* begin *

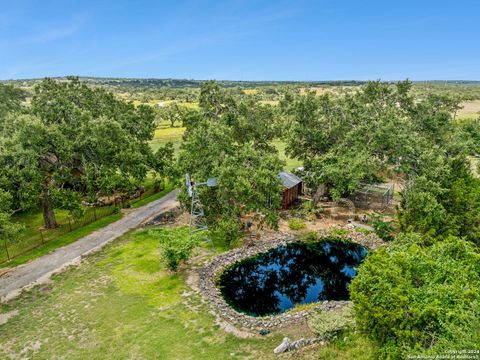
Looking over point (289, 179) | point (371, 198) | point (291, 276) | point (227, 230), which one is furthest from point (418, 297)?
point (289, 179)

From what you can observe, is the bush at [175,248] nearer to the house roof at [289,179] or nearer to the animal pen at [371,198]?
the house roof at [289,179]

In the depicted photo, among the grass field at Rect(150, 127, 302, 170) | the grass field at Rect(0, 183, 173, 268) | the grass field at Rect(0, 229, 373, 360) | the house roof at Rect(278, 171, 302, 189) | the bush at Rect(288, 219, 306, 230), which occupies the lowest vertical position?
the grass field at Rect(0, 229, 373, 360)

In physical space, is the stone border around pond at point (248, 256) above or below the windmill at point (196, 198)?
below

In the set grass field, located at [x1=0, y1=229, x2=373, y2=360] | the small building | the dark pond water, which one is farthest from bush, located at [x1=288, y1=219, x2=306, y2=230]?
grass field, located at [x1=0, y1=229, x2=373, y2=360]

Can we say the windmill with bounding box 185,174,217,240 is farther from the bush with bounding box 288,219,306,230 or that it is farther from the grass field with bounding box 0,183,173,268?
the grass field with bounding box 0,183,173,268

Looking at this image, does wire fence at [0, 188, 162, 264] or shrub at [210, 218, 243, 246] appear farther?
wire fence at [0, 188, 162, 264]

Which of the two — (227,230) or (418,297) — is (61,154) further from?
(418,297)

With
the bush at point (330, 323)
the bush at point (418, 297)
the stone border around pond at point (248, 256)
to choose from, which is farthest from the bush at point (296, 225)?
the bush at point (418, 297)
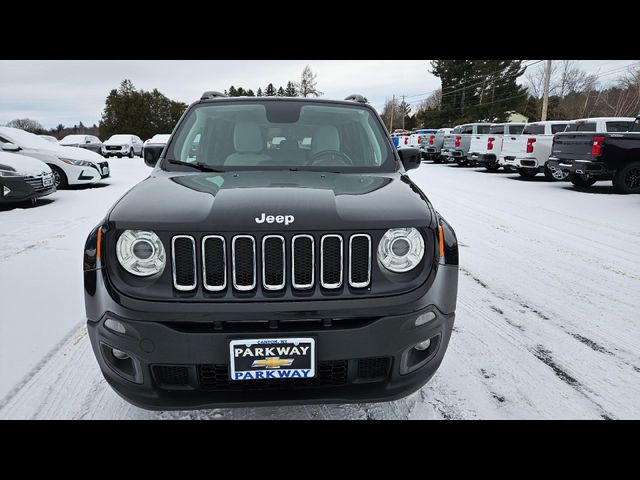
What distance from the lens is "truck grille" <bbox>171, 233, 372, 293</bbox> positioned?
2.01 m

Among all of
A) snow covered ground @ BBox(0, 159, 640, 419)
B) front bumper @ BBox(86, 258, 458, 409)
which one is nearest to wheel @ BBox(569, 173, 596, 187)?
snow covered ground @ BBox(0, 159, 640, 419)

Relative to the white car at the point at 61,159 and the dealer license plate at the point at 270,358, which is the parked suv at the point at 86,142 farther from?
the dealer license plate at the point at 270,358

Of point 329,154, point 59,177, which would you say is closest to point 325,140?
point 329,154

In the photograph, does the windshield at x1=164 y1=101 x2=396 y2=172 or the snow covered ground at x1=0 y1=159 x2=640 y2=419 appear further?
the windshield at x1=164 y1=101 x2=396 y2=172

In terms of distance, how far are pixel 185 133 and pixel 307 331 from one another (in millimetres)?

* end *
* begin *

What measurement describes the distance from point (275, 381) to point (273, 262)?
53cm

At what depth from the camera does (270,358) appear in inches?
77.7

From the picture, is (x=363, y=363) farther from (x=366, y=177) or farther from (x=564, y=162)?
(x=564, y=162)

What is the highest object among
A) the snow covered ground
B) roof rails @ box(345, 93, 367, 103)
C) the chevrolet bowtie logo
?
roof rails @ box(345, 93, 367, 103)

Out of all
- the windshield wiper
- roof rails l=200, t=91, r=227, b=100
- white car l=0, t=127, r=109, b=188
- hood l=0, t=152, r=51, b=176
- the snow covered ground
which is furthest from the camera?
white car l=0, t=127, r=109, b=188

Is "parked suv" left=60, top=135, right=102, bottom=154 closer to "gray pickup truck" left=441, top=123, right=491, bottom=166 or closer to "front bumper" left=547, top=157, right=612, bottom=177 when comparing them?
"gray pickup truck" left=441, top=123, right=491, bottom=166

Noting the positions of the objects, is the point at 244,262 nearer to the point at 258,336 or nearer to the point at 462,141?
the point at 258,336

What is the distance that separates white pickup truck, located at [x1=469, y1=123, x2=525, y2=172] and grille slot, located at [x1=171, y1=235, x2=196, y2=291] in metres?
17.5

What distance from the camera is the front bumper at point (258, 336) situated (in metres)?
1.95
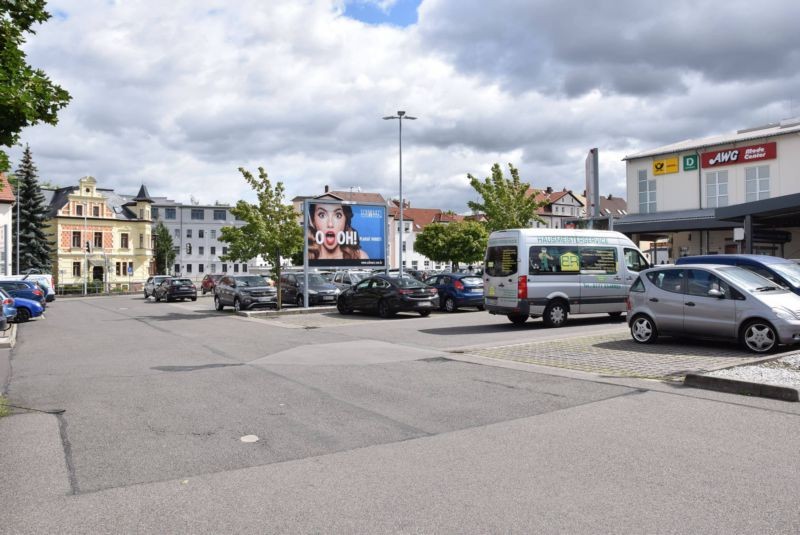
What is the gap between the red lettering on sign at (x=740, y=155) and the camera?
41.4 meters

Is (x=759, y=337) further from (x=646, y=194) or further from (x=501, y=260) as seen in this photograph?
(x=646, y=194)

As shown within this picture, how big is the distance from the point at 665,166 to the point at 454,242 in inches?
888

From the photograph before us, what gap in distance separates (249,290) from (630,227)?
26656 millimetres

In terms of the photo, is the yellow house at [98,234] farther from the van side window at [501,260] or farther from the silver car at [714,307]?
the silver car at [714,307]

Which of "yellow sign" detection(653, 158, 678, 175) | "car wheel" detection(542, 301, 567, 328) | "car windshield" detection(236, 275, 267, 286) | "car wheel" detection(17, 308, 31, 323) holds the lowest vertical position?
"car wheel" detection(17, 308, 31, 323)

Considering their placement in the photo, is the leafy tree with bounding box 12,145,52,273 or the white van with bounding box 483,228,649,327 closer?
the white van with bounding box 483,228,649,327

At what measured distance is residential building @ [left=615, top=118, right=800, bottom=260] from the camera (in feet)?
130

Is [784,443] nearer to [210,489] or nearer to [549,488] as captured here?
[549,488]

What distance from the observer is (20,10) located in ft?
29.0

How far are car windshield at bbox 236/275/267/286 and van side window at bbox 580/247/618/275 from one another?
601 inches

* end *

Task prompt:
Rewrite the records between the lines holding "when comparing them?" and "26656 millimetres", inclusive, replacing "photograph" with "image" and changing nothing else. Reproduce only those lines, and leave out the pictures.

Result:
Is "parked suv" left=60, top=135, right=102, bottom=154 closer to "gray pickup truck" left=441, top=123, right=491, bottom=166 or closer to "front bumper" left=547, top=157, right=612, bottom=177 when comparing them?
"gray pickup truck" left=441, top=123, right=491, bottom=166

Noting the positions of the objects, is the point at 244,262 nearer to the point at 258,336 or nearer to the point at 462,141?
the point at 258,336

What is the distance that separates white pickup truck, located at [x1=469, y1=123, x2=525, y2=172] and grille slot, located at [x1=171, y1=235, x2=196, y2=291] in metres?
17.5

What distance from the camera is the front bumper at point (258, 336) situated (in metres)?
1.95
What is the gap between the red lettering on sign at (x=740, y=155) and the camera?
41.4 meters

Is (x=759, y=337) further from (x=646, y=194) or further from (x=501, y=260) as seen in this image?
(x=646, y=194)

As shown within this picture, how big is the distance from the point at 665,166 to the point at 454,242 in inches?
888

From the image before us, what gap in distance separates (249,290) from (630,227)?
26656 millimetres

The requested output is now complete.